Forecasters predict a normal to slightly higher rainy season this summer. Anyone who has been in Arizona for any length of time knows that even slightly above average rainfall during the monsoon can also be a predictor of a dangerous situation over the next few months. Damaging summer storms can sweep the state with torrential rains, lightning, blinding dust storms and high winds. As these storms form over the mountains and rumble through the desert, people should be aware of the potential dangers that come with the summer rainy season.
Public safety officials who routinely deal with accidents, floods and water rescues during the monsoon want the public to know how to navigate safely during potential storms.
Driving in a dust storm is dangerous and can often be avoided, authorities say. Drivers and their passengers should do their part by planning ahead if there are threats of dust storms.

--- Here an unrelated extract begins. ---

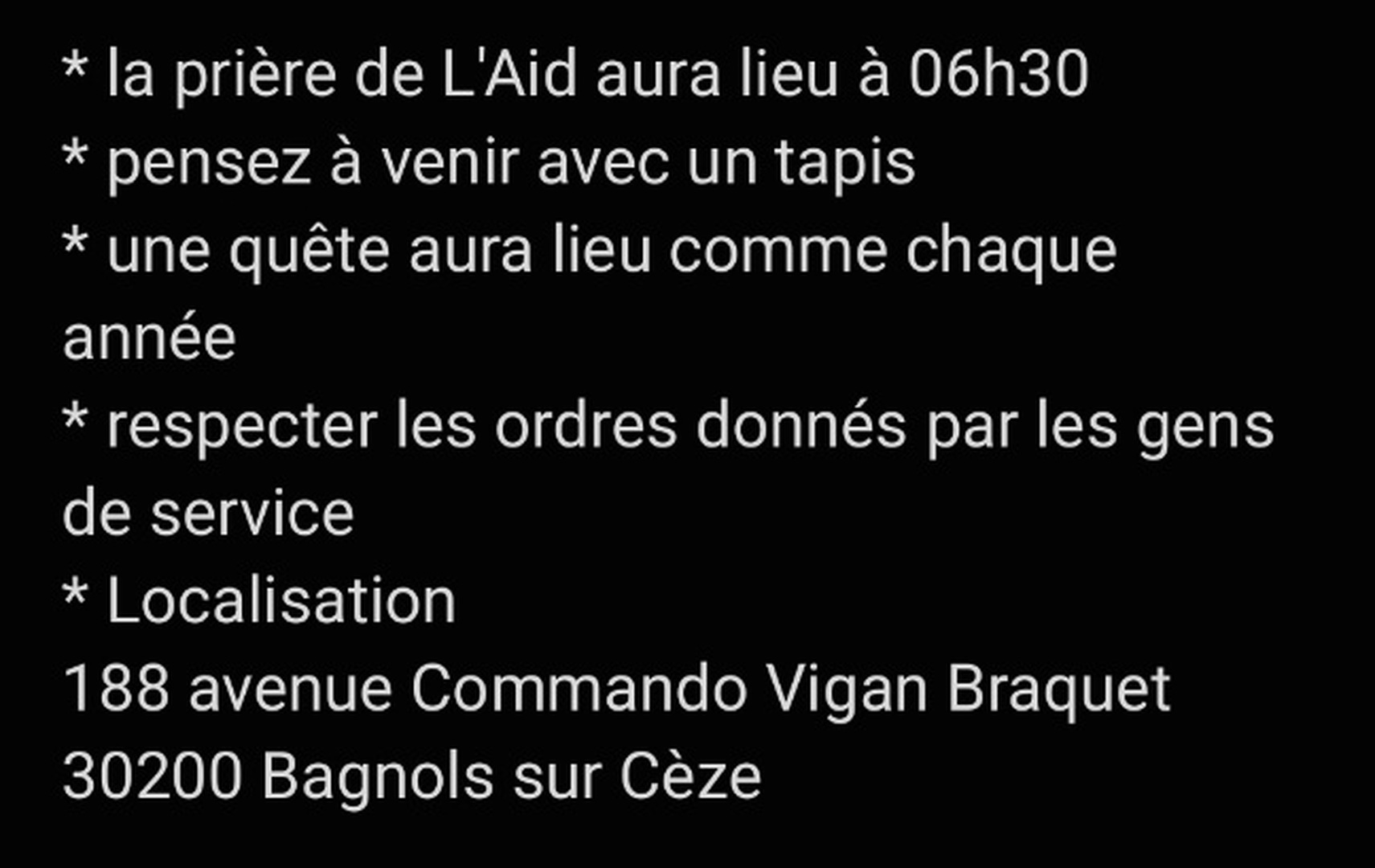 Aïd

Changing travel plans is better than trying to drive in dangerous conditions. But those on the road when a dust storm suddenly appears should get off the highway as quickly and safely as possible. Don’t drive in a dust storm.
Tips for drivers facing a dust storm:
*Avoid driving in or through a dust storm.
*If you encounter a dust storm, immediately check traffic around your vehicle (front, back and to the sides) and start slowing down.
*Don’t wait until poor visibility makes it difficult to leave the roadway safely — do it as soon as possible. Get off the freeway completely if possible.
*Do not stop in a traffic lane or in the emergency lane; look for a safe place to completely exit the paved portion of the roadway.
*Stop the vehicle in a position that ensures it is a safe distance from the main road and away from where other vehicles may be passing.
* Turn off all vehicle lights, including emergency flashers.
* Activate the emergency brake and take your foot off the brake.
*Stay in the vehicle with seat belts fastened and wait for the storm to pass.
*Drivers of prestigious vehicles should pay particular attention to changing weather conditions and travel at reduced speeds.
*A driver’s alertness and ability to drive safely are still the primary factors in preventing collisions.
Flash flooding is also a hazard during the monsoon, according to the Maricopa County Flood Control District.
With a significant number of washouts, Fountain Hills is a community with great potential for flash flooding.
A flash flood is a fast-moving flood in low-lying areas such as washes and canyons. Flash floods occur after intense thunderstorms that drop large amounts of rain in a short time. When this happens, the soil cannot absorb the water fast enough, so it collects in the channels and runs downward.
Flash floods are often preceded by a debris flow that contains rocks, brush, logs, and whatever else it picks up along the way.
Many times a flash flood occurs when no rain has fallen in the immediate area. In the desert southwest, this situation can become very dangerous for people engaged in outdoor activities such as hiking and off-roading and for motorists in general.
Flash floods are extremely dangerous because they happen quickly and often without warning. Areas that have the potential for flash flooding should be avoided when thunderstorms are nearby.
A vehicle is not a safe haven during a flash flood. Fifty percent of flash flood-related deaths occur when drivers attempt to drive through flooded washout areas. Do not attempt to cross a causeway covered by floodwater – flooding may mask damage to the pavement below. Just two feet of water can float even a large truck or SUV.
Find another route or wait. Most flash floods dissipate in about an hour.
The City of Fountain Hills is preparing for the upcoming monsoons by taking steps to reduce hazardous debris flows that reduce flooding as well as the amount of cleanup after a storm passes.
Public Works Director Justin Weldy also said the city is well equipped to respond more effectively to emergency cleanup.
Public safety officials have a key warning for motorists on the roads during a storm. Fire Chief Dave Ott and MCSO Captain Larry Kratzer remind people to stay safe and never enter a flooded laundry. “Drive, don’t drown.”
With the potential rains that come with the monsoon, the City of Fountain Hills is ready to offer sandbags to residents who need a barrier to help protect their property.
The bagging station will be at Fire Station #1 on Palisades Blvd. at Avenue des Fontaines. There is a limit of seven bags per person with sand, shovel and bags provided. Sometimes the labor to fill the bags may be available for those who need it.